Wie hält es die evangelische Kirche mit dem Glauben an Engel?

Köchling, Richard
Engelsflügel am Himmel
©Getty Images/EyeEm/Michael Moeller

Wie hält es die evangelische Kirche mit dem Glauben an Engel? Mit der Existenz von Engeln?
In Luthers Katechismus findet sich darüber nichts,
im Heidelberger Katechismus Frage 30 und 124?
Gibt es überhaupt eine dem Kath. Katechismus vergleichbare Zusammenstellung der verbindlichen Glaubensinhalte in den evangelischen Kirchen? Wenn ja, welche?
Ich beschäftige mich intensiv mit christlicher Kunst und brauche natürlich die literarischen Quellen.
Vielen Dank.

Lieber Herr Köchling,

es ist überraschend, wie viele Engel auch in der Evangelischen Kirche zu sehen sind. In meinem Pfarramt verschenken wir gerne kleine Bronzeengel. Neben meiner Kanzel schwebt seit Weihnachten ein Engel aus leichtem Papier. Am 24. Dezember wird der wieder im Weihnachtsbaum einen Platz haben. Auch in der eher vom Protestantismus geprägten Kunst finden sich zahlreiche Engeldarstellungen. Ernst Barlach hat zum Beispiel den großen schwebenden Engel geschaffen, der in der Antoniter Kirche in Köln und in Güstrow zu sehen ist, und die Skulptur „Geistkämpfer“ in Kiel trägt Engelflügel. Diese Kunstwerke erreichen viele Menschen, prägen Gottesbilder, trotzdem bleibt die evangelische Theologie beim Thema Engel eigentümlich zurückhaltend.

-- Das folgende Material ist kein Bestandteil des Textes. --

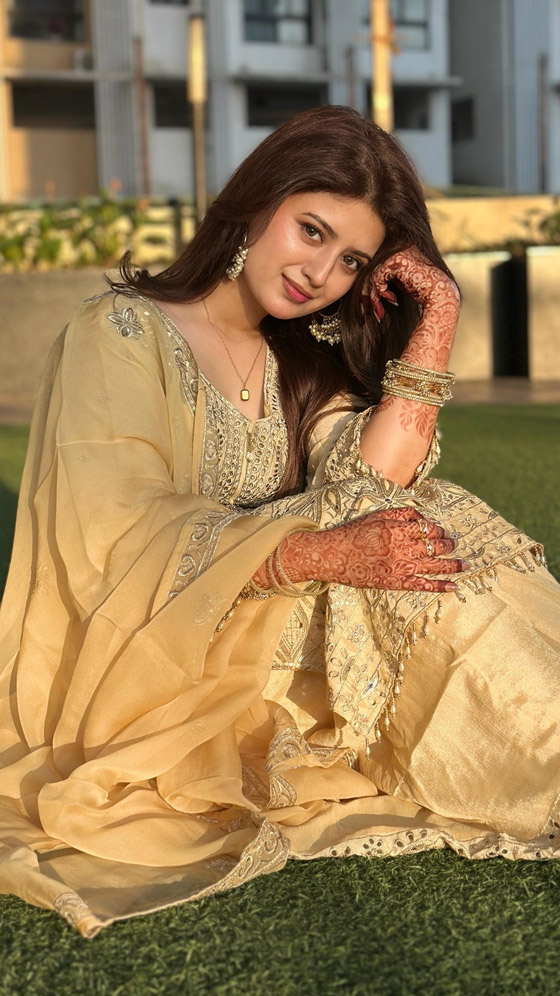 Arishfa Khan Sets Major Ethnic Fashion Goals; See Pics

Die Spannung zwischen der Kunst und der Frömmigkeit vieler Menschen auf der einen Seite und der Theologie auf der anderen Seite ist nicht zu übersehen. Selbst der von Ihnen erwähnte Heidelberger Katechismus bleibt bei den Engeln unbestimmt. In der Antwort auf Frage 124 „Was bedeutet die dritte Bitte: „Dein Wille geschehe wie im Himmel so auf Erden"?“ heißt es „Hilf, dass wir und alle Menschen unserm eigenen Willen absagen und deinem allein guten Willen ohne alles Widersprechen gehorchen, so dass jeder seine irdischen Aufgaben so willig und treu ausübt wie die Engel im Himmel.“ heißt es. Es wird nur vorausgesetzt, dass es Engel gibt. Eine Konkretion aber bleibt aus.  

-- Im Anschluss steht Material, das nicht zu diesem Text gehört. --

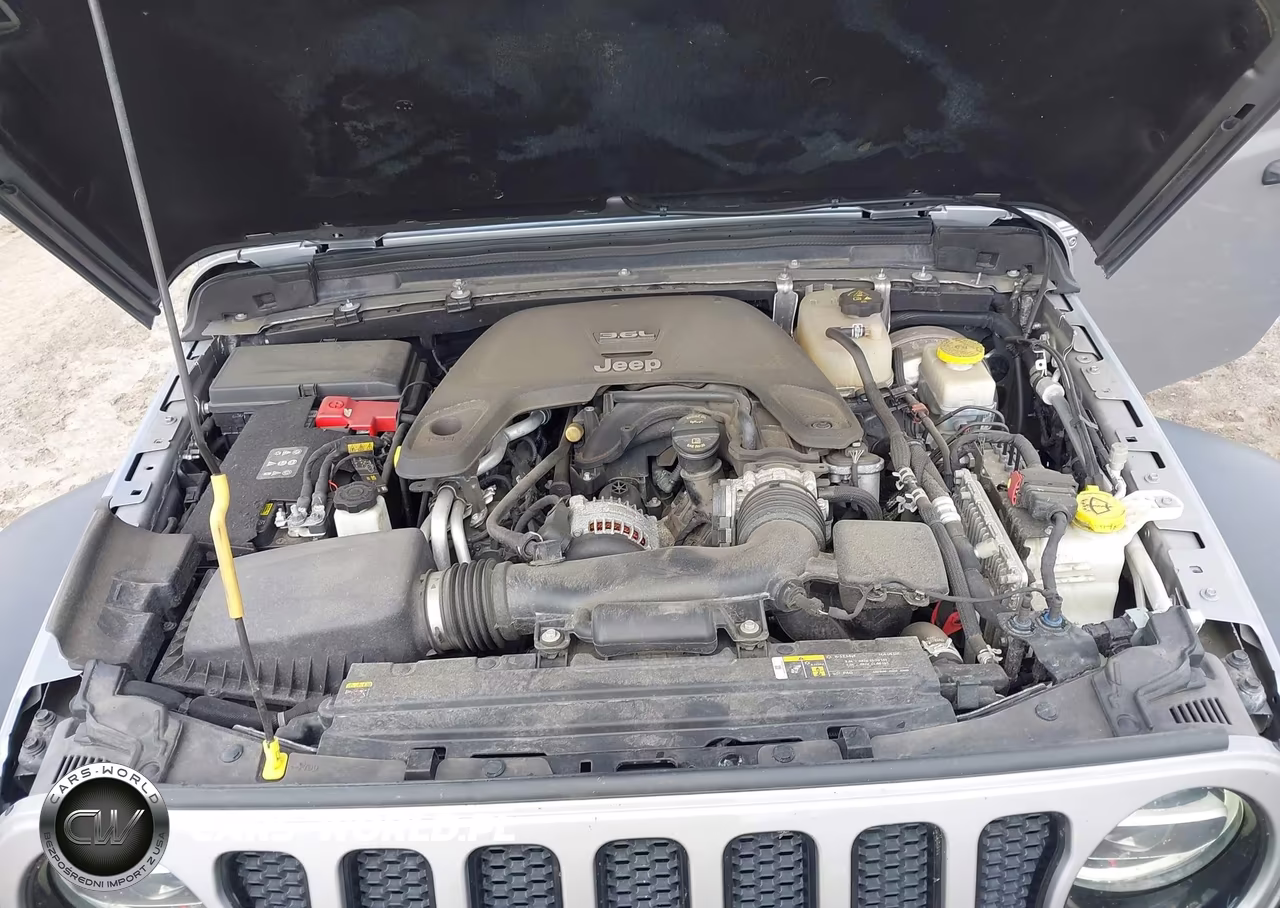 2020 Jeep Wrangler Unlimited Sport Altitude 4X4 VIN:1C4HJXDG6LW350587 - 10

Eine verbindliche Engelkunde werden Sie in der evangelischen Theologie nicht finden. Es gib auch keine festgelegte Engelhierarchie. Das liegt an der Reformation. Die Reformatoren haben Jesus Christus in das Zentrum der Theologie gerückt. Das ist verbindlich. Das „solus christus“ der Reformation heißt „allein Christus“ und markiert den Zentralpunkt. Von ihm aus entwickelt sich die damals noch junge evangelische Theologie. Engel ordneten die Reformatoren eher der privaten Frömmigkeit zu. Engel sind aus der Sicht der Reformation Diener Christi, treten uneigennützig auf und sind an die Verkündigung des Wortes Gottes gebunden. Sie künden Heil an und drohen auch mit Unheil. Als Theologen im 19. Jahrhundert auf die Auswirkungen der Aufklärung reagierten, verbannten sie die Engel fast vollständig aus der Theologie.

Dietrich Bonhoeffer schreibt an seine Verlobte aus dem Gefängnis: „Wenn es im alten Kinderlied von den Engeln heißt: „zweie, die mich decken, zweie, die mich wecken“ so ist diese Bewahrung am Abend und am Morgen durch gute unsichtbare Mächte etwas, was wir Erwachsenen heute nicht weniger brauchen als die Kinder“ (Dietrich Bonhoeffer, Maria von Wedemeyer, Brautbriefe Zelle 92, S. 208). Kurze Zeit später dichtet er das Lied „Von guten Mächten“. Bonhoeffer meidet das Wort „Engel“, nüchtern und klar unterstreicht er, was gemeint ist: Gott ist da. Heute denkt die Theologie bei Engeln an Energien, Kraftfelder und leibhafte Engel, die aber immer von Gott her mit seiner Autorität und einem Auftrag ausgestattet sind. Aber es wird keine verbindliche Lehre formuliert.

Der kleine Bronzeengel, den ich gerne verschenke, hält seine Hände zum Segen erhoben, der Papierengel ist aus einem Blatt, auf dem die Weihnachtsgeschichte abgedruckt ist, gefaltet. So wird an der Segensgeste und dem Papier erkennbar, dass diese beiden Engel dem „solus christus“, dem „allein Jesus Christus“ zugeordnet bleiben.